## BEGIN Given information

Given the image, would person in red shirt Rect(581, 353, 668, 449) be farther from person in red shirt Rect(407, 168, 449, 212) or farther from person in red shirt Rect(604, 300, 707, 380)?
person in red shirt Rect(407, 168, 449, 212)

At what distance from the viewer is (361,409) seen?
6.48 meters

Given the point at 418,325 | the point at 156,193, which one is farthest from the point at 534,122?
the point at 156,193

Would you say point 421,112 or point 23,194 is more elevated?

## END Given information
## BEGIN Given information

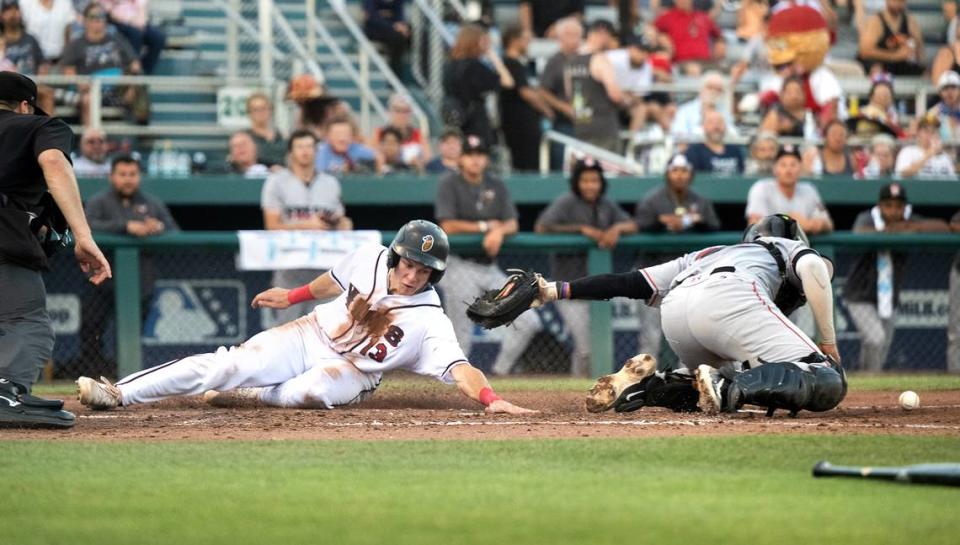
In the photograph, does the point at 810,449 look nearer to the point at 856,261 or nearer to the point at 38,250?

## END Given information
## BEGIN Given information

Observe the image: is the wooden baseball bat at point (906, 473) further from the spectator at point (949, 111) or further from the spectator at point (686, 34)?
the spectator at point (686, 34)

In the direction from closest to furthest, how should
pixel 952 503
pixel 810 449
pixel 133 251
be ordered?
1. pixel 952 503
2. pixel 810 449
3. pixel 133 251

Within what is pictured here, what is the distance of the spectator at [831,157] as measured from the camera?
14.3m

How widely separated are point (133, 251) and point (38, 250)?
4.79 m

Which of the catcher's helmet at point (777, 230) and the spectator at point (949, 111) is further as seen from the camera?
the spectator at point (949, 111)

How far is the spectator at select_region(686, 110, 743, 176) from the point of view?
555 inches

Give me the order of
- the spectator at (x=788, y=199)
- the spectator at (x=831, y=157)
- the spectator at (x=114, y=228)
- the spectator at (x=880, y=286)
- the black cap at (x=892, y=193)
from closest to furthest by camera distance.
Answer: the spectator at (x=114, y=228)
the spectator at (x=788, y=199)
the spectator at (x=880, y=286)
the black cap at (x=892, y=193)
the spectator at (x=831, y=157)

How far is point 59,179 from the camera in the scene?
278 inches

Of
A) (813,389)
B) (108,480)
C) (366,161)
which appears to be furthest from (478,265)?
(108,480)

## END Given information

Find each line in the items above that contains the word "closest", and copy every such line in full.

In the direction from closest to furthest, how should
from closest to furthest by camera distance.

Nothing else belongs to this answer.